Düşünebiliyor musunuz bir yıldır bu ülkede teröristlerin hakkı konuşuluyor. Kimse onun kurbanlarının hakkını, şehitlerin hakkını aklına bile getirmiyor. Teröre maruz kalıp sonra görüşmeler yoluyla örgütleri tasfiyede eden hiç bir ülke bizim yaptığımızı yaptırmadı. Hangi ülkenin meclisinde Örgüt liderine methiyeler düzüldü? Hangi ülkenin meclisinde dağ kadrosundan gelenler konuşturuldu? Gözümüzün önünde ülkeyi nasıl pay edeceklerini konuşuyorlar, milletçe alık alık seyrediyoruz.

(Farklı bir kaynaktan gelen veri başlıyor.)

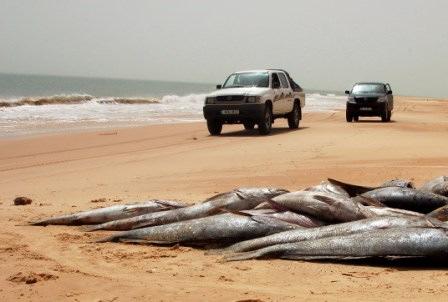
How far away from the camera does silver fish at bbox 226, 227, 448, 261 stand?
5.72m

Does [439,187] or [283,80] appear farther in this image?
[283,80]

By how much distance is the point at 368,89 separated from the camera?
29.5 meters

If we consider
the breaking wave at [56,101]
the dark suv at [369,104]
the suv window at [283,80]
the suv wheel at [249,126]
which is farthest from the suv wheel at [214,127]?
the breaking wave at [56,101]

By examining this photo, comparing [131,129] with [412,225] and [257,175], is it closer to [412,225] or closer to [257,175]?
[257,175]

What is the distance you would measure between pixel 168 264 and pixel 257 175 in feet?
20.5

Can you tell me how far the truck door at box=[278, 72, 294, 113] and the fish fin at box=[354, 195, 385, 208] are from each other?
15.4 m

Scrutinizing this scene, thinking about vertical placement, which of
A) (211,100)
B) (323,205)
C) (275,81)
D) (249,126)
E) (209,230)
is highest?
(275,81)

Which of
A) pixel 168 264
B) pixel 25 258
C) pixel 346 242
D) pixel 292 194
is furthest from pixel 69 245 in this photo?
pixel 346 242

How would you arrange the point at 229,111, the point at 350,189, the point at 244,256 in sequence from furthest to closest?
the point at 229,111 → the point at 350,189 → the point at 244,256

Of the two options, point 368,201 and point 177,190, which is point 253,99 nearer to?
point 177,190

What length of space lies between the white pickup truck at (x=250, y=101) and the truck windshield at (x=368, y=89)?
6.78 m

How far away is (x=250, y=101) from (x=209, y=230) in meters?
14.1

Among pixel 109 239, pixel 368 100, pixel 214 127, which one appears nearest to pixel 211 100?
pixel 214 127

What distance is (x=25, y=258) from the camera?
21.1 ft
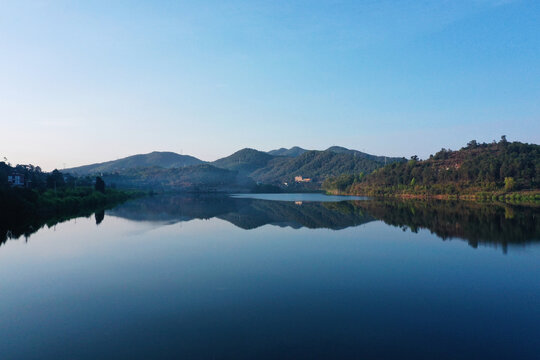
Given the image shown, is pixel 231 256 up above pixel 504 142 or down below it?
below

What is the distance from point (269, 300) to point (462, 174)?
85.9 m

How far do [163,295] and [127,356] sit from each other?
3.88 meters

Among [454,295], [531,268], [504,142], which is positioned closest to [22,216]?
[454,295]

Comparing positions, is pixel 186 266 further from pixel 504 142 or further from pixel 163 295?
pixel 504 142

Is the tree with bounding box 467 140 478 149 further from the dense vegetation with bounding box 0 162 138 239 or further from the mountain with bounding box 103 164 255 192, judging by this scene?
the dense vegetation with bounding box 0 162 138 239

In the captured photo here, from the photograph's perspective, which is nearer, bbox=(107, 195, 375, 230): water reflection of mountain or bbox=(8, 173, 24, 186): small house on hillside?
bbox=(107, 195, 375, 230): water reflection of mountain

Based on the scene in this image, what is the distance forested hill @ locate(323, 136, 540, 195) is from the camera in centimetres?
7162

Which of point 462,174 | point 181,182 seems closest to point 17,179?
point 462,174

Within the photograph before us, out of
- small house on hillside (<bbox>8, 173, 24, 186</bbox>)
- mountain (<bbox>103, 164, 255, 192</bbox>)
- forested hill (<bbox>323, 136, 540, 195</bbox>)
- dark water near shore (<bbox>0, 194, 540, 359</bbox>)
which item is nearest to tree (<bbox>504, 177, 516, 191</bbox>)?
forested hill (<bbox>323, 136, 540, 195</bbox>)

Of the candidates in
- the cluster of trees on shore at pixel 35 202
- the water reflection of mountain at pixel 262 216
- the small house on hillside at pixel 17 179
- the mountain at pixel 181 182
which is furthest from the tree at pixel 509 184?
the mountain at pixel 181 182

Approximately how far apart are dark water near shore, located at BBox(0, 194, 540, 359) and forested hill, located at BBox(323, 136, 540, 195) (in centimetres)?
6106

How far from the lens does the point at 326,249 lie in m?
19.1

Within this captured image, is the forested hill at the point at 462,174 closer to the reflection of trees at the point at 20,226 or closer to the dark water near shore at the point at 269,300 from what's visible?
the dark water near shore at the point at 269,300

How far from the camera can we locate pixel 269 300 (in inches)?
402
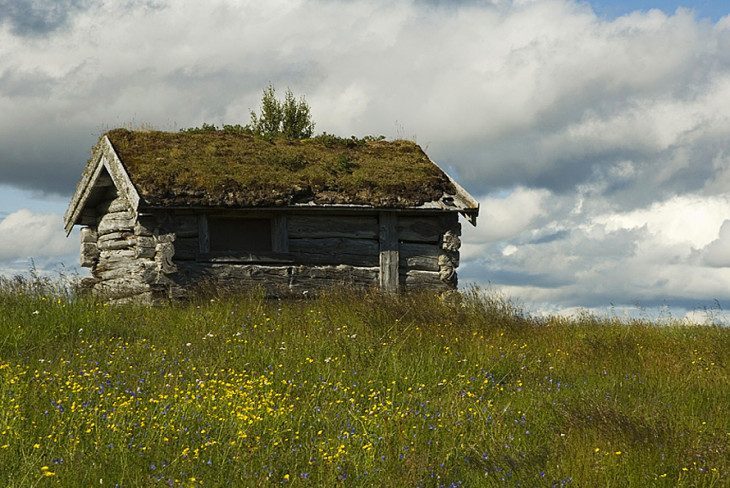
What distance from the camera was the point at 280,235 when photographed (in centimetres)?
1597

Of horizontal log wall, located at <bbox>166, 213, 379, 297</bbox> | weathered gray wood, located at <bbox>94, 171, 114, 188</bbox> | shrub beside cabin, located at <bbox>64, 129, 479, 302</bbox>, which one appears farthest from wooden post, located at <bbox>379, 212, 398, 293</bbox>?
weathered gray wood, located at <bbox>94, 171, 114, 188</bbox>

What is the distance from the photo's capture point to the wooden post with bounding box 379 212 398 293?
1641 cm

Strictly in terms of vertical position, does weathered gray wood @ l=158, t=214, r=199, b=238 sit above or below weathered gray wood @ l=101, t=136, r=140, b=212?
below

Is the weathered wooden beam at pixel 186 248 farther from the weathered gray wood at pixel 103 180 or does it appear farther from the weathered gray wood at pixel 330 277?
the weathered gray wood at pixel 103 180

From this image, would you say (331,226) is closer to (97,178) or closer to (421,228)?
(421,228)

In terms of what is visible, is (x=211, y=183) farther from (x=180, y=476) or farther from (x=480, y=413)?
(x=180, y=476)

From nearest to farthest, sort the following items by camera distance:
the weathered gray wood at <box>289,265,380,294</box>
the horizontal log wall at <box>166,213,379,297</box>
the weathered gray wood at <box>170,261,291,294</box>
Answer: the weathered gray wood at <box>170,261,291,294</box> < the horizontal log wall at <box>166,213,379,297</box> < the weathered gray wood at <box>289,265,380,294</box>

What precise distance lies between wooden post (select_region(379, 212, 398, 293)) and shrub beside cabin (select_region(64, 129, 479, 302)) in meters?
0.02

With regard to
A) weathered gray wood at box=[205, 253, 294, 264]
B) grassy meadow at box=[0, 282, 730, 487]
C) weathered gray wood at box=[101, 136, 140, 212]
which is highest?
weathered gray wood at box=[101, 136, 140, 212]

Tony Blaır, hatıralarını anlattığı "Bir Yolculuk " isimli kitabında Kuzey İrlanda'da barışı da anlatır.Şöyle der:"... 13 Ekim'de Gerry Adams ve Martin McGuinnes'le ilk görüşmemi yaptım.(Gerry Adams, bizdeki DEMP'in muadili Sinn Fein partisinin lideridir) Daha önce hiçbir İngiliz başbakanı onlarla görüşmemişti.Büyük bir görüşmeydi bu.Önemli bir konu da onların ellerini sıkmamdı.2007'ye kadar hiçbir birlik taraftarı lider tokalaşmamıştı onlarla. Ben bunu doğal olarak yapmaya karar verdim.Böylece onlar geldiler ve tokalaştık...daha sonra DUP (Demokratik Birlik Partisi) başkan yardımcısı Peter Robinson,kendi seçim bölgesindeki bir alış veriş merkezine davet etti...Alışveriş merkezinde ,alışveriş yapan bir sürü saygın yaşlı kadın vardı. Fakat birden sanki kabus görmeye başladım, yaşlı kadınlar aniden öfkelendi  ellerindeki lastik eldivenleri yüzüme doğru sallayarak bana bağırmaya, küfretmeye,vatan haini demeye başladılar...Amacın ne olduğunu anlayamadım.Olayı Jonathan'a(Danışmanlarından biri)  anlattığım zaman güldü ve, onlar sana ayrılıkçı parti lideri Gerry Adams'la tokalaşırken lastik eldiven giymen gerektiğini söylediler, dedi."(s.190) İngiliz kadınlar, bu eylemleri ile Blaire, o kanlı ellerin eldivensiz sıkılmayacağını,sıkanın elinin kirleneceğini ve kirlendiğini söylemişlerdir. Şu hale bakın ki, bu ülkede; " gidin Apo'ya akıl danışın, onu dinleyin,meclise çağırın, baş tacı yapın" çağrılarına rağmen İYİ parti ve Zafer partisi dışında onurlu bir tepki sesi yükselmemiştir.Şunu unutmayalım:Ülkeler terör örgütlerinin baskısı ile değil, yönetenlerin gafleti ve halkın tepkisizliği ile bölünür.